Love Is Hurt (Wedding Polygamy)

Love Is Hurt (Wedding Polygamy)
You are valuable


BEFORE READING DO NOT FORGET TO CULTIVATE LIKE YAA YES GUYS..........


CECHIDOTE......


👇👇👇👇👇👇👇👇👇👇👇👇👇👇


If I can be born again, I want to be born far away from here. I want to be a wife and mother to my children. Waking up every morning welcomes the arrival of the morning sun without dust. I want to be hugged and hugged at dusk.


"So you have to be self-aware" continued Mama Chelsea who is still cool to accuse me of being an unlucky carrier.


My tears were dripping hard, I was unable to hold this clear melt.


"Ma, Mum. Ara pamit." I wipe my tears.


I walked out of Mr. Dante's house with a sobbing. I shouldn't have to wonder why I was dumped? I should have let it live without both biological parents, I should have accepted the fact that I was a child who was deliberately thrown out.


"Fine."


Mr. Dante grabbed my hand. He pulled me into his arms.


"cry. I know you're tired" said Mr. Dante.


I hugged Mr. Dante while crying loudly, my heart was like falling out when I heard my stepmother's explanation earlier.


"Hiks hyks hyx."


"Hiks hyks hyx."


"Hiks hyks hyx."


I was crying so much that I had all the pain in my chest.


"You're precious Ara, maybe they dumped you. But to me you're someone special" he rubbed my back


I hugged Mr. Dante tighter, buried my face in his field, to make his clothes wet from my tears. I don't care who I hug. I wish God would give me happiness for once. Sending me the one who really loves me, I need a backrest. I can't live my life alone.


Mr. Dante let go of my embrace, then he rubbed my wet cheeks. I don't know if Mr. Dante really loves me, or just because I look like Kak Killa.


"I'm carrying shit," I said.


"No. You're not a fucking carrier. God allows everything to happen to help your character" explained Mr. Dante.


"Mommy," call Tata.


Me and Mr. Dante saw Tata running me.


"Tag."


I crouched down to welcome the embrace of this little princess. Tata is my sister which means my son too. Duplicate face Tata combined my face and Mr. Dante.

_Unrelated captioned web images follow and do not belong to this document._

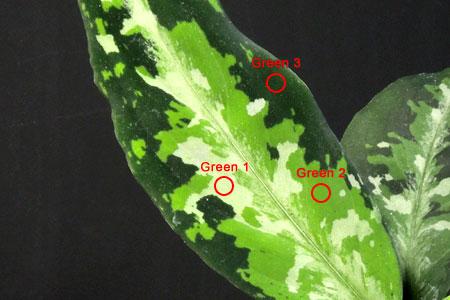 緑色の薄い順にGreen 1/Green 2/Green 3と定義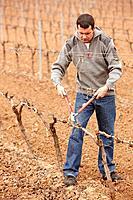 Pruning a vineyard. Andosilla, Navarra, Spain.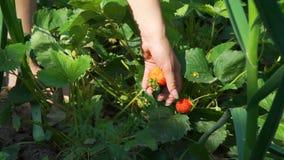 Het plukken verse organische aardbeien in de tuin stock footage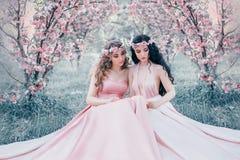 Sitzen erstaunliche Elfe zwei im fabelhaften Kirschblütengarten Prinzessinnen in luxuriösem, Rosakleider Blondine und lizenzfreies stockbild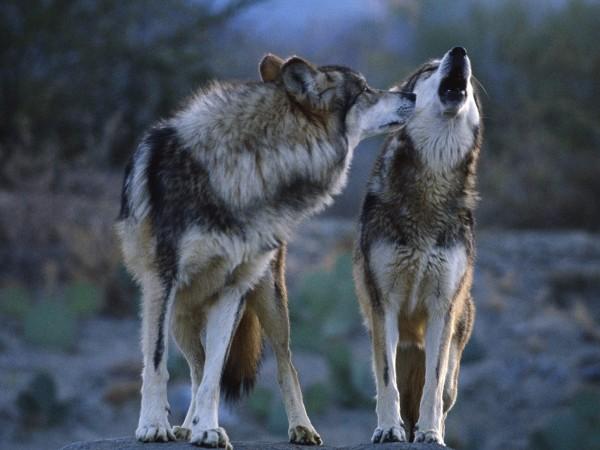 Как волки меняют направление рек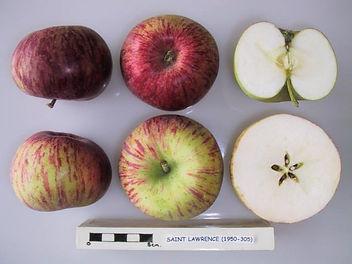 Яблоко Saint Lawrence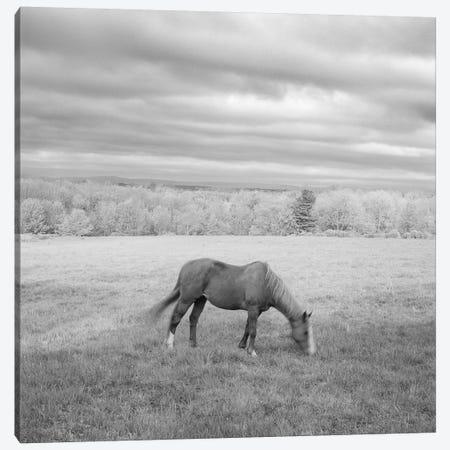 Lone Horse Canvas Print #CFO5} by Chip Forelli Canvas Art Print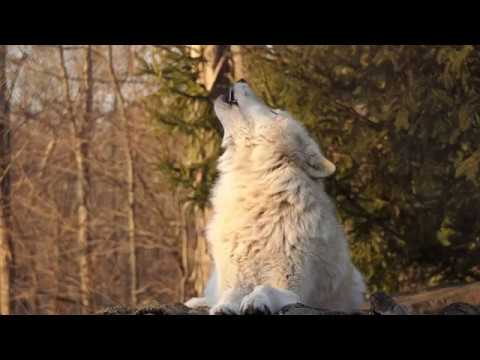 Fifty Wolves Howl at Sunset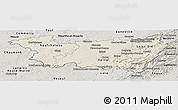 Shaded Relief Panoramic Map of Vosges, semi-desaturated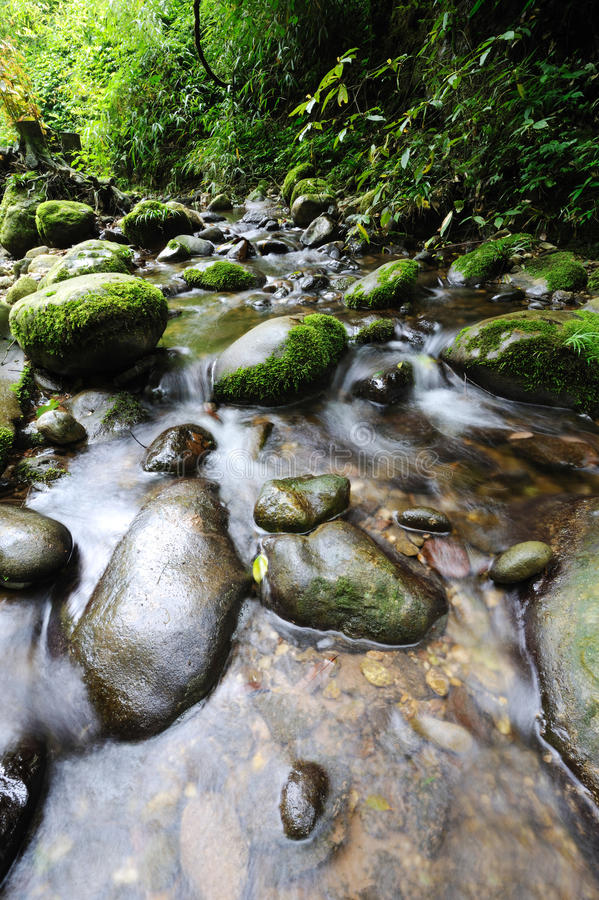 Stream With Stone Royalty Free Stock Photos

"Hiks hiks, don't miss. Don't stay with Tata," he snatched.


I rubbed Tata's back gently. I also loved this kid before I knew that I was his Mama's twin brother.


I let go of Tata's embrace, then smiled at her falling tears. Tata is very beautiful, surely Killa is also beautiful. If only we had met before he left, I would have been so happy to have an older sibling.


"Mommy, won't go, honey. Mommy will be with Tata" I replied.


Although I was unwanted by my own parents and even deliberately thrown away, but I am grateful there are still people who love me.


.


.


I nodded in agreement, now I believe that I am a twin. It's just that, to receive confessions from both of my biological parents, it's like it's hard. Even when hearing my stepmother's explanation earlier made my heart feel very sick.


"Sir, is Mama Chelsea my mother's sibling?" ask me.


Mr. Dante nodded, "Then they got married after your mother died" said Mr. Dante.


"Then, Chelsea's real father?" connect me.


"Mama Chelsea does not have a husband, she is pregnant out of wedlock" explained Mr. Dante again.


I must understand. A few hours ago it was still in my head. My biological father apologized because it turns out he deliberately left me to Dad and Mom for reasons that I think do not make sense. How can it be just because I can't take care of me and give it to someone else? Doesn't that make no sense?


"Ara," call Mr. Dante.


"Yes sir?"


"You already know your parents and the reason they dumped you. After this what will you do?" ask Mr. Dante.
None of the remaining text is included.